Page text —
Start of Block

Photos: (from left) Murat Bicer, Kimberly O’Mahony, Andrea Prestwich.
Welcome to the first QW (Question of the Week) for the three candidates seeking to fill to two open three-year seats on the Belmont School Committee at town election on April 5. The order in which the candidates answered this week is by alphabetical order.
Name the one issue you believe the board should focus on in your tenure on the school board?
Murat Bicer
I believe the most important issue facing the school board over the next three years is increasing enrollment. Families with school-age children are moving to town as housing comes to market, and new multi-unit developments are likely to bring additional students. A growing number of students require mandated English language learning and special education. These two factors put pressure both on our school budget and on our facilities.
In the fall of 2012, the town convened a task force to study the issue of increasing enrollment and recommend strategic solutions. While a number of viable solutions were proposed, there was little budget to affect the changes. Since that time, two very important developments have occurred. First, Belmont residents passed a $4.5 million Proposition 2.5 override. Second, the Massachusetts School Building Authority voted to move Belmont High School forward in its process, which will provide state cost sharing in the construction of a much needed new campus that can reflect our current and future needs.
As a school committee member, I will use my deep experience in financial management and operational planning to ensure that the best decisions are made for immediate impact as well as future stability for our excellent schools. I will look to recommendations already made by the task force and welcome new ideas, while measuring each against the fiscal cost to our community. It is imperative that every dollar we spend on our schools has a direct, positive impact on the education of our children. Our focus needs to be on building a high school facility that can last us another 50 years, and enough flexibility in our lower schools to respond to enrollment fluctuations.

End of Block

Data extracts —
Start of Block

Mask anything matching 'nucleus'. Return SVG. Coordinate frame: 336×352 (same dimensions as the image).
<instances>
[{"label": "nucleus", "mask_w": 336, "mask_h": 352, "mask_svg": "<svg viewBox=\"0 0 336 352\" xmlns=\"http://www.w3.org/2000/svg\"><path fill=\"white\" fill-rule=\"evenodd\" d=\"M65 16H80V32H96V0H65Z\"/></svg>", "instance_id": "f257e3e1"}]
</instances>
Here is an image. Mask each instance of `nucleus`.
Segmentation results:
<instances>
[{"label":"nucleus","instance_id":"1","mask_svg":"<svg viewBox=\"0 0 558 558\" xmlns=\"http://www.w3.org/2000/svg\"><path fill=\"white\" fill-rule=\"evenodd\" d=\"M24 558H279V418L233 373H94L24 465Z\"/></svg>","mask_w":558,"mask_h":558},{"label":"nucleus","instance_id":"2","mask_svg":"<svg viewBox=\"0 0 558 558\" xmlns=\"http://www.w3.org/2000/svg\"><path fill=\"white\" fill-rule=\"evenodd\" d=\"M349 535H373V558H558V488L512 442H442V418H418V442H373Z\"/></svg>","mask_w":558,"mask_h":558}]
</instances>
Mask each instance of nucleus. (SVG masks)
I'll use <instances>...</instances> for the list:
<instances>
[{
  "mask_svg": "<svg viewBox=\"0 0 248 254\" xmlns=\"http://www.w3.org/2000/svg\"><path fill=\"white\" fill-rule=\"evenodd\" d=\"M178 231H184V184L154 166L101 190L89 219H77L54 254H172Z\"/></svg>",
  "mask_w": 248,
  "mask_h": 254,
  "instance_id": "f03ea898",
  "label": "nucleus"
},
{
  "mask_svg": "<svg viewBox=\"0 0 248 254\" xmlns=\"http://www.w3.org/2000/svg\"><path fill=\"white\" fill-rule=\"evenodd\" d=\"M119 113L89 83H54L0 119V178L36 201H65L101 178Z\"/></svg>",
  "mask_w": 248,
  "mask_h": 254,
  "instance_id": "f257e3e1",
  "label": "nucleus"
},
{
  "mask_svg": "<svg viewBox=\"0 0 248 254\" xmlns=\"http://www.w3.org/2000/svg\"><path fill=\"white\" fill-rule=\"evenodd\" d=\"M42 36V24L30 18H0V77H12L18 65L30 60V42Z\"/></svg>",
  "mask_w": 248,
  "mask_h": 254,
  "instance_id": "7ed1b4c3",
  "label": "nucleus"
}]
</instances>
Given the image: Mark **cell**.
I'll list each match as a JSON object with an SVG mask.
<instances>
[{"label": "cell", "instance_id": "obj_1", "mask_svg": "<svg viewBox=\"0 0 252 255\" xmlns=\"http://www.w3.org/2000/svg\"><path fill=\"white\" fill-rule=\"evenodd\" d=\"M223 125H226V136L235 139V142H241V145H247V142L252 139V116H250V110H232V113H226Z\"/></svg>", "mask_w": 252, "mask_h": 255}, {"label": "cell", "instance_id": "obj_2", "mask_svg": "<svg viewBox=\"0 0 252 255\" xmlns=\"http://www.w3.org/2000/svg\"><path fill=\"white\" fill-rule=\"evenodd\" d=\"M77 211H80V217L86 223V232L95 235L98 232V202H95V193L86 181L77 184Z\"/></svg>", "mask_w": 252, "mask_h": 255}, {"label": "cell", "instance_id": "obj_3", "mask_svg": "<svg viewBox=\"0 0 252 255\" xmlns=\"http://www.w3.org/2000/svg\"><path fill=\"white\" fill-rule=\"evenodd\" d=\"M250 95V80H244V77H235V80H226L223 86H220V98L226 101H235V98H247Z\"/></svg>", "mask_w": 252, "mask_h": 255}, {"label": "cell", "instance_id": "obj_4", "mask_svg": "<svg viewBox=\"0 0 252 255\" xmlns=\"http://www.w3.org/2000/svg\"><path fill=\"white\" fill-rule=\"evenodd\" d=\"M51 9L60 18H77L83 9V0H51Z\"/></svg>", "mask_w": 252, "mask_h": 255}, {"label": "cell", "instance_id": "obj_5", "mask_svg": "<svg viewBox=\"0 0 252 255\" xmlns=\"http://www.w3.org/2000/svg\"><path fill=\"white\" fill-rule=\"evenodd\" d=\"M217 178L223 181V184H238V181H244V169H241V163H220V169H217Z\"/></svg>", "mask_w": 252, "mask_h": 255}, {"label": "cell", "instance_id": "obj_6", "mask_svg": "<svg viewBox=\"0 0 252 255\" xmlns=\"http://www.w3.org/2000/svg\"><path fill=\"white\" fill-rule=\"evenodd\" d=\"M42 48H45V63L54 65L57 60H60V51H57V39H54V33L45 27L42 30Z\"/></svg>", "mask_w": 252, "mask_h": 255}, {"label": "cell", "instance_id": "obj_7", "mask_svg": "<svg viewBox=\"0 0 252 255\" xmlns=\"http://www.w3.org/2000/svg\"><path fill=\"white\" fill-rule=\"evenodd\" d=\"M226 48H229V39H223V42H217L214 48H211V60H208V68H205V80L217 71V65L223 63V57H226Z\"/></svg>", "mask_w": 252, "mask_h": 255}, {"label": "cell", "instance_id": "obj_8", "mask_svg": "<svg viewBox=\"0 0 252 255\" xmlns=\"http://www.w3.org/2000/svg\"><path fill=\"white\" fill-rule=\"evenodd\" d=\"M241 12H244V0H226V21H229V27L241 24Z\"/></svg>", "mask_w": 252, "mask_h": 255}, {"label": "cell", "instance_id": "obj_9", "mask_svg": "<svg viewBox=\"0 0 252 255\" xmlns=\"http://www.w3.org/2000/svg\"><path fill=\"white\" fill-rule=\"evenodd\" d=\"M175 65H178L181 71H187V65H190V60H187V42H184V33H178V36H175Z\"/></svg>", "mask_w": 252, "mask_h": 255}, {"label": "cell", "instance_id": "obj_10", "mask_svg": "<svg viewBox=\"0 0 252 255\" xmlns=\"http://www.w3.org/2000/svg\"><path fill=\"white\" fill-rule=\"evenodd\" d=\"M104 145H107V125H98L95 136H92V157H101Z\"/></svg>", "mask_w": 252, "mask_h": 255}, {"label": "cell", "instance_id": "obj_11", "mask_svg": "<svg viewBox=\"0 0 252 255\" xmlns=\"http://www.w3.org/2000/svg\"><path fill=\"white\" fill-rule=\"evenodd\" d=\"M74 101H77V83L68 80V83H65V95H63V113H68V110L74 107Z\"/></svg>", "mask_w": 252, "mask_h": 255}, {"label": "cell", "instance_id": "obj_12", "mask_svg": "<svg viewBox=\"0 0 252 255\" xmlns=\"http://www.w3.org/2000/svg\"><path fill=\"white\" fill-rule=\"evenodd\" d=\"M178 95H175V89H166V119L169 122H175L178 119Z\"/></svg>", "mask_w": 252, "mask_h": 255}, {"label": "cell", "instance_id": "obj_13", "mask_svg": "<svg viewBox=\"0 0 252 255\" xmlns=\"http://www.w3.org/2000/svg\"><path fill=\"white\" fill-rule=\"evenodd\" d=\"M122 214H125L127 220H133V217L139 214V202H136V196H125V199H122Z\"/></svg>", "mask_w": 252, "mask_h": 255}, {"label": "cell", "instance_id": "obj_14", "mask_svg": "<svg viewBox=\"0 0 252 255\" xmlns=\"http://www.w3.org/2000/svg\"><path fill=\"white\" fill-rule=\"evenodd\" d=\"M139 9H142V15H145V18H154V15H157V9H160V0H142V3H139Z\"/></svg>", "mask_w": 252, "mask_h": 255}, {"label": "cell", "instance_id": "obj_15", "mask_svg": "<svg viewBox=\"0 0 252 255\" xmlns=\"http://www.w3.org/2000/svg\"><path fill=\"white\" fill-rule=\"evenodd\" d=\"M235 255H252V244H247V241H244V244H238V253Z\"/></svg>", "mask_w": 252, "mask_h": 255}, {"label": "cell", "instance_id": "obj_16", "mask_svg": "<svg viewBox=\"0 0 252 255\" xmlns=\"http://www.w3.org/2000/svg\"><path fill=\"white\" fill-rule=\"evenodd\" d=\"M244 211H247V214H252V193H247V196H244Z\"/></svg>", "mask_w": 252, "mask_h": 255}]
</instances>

End of Block

How to complete this task — According to the school committee candidates' page, how large was the Proposition 2.5 override that Belmont residents passed? Nothing in the lines matters here.

Output for this exercise — $4.5 million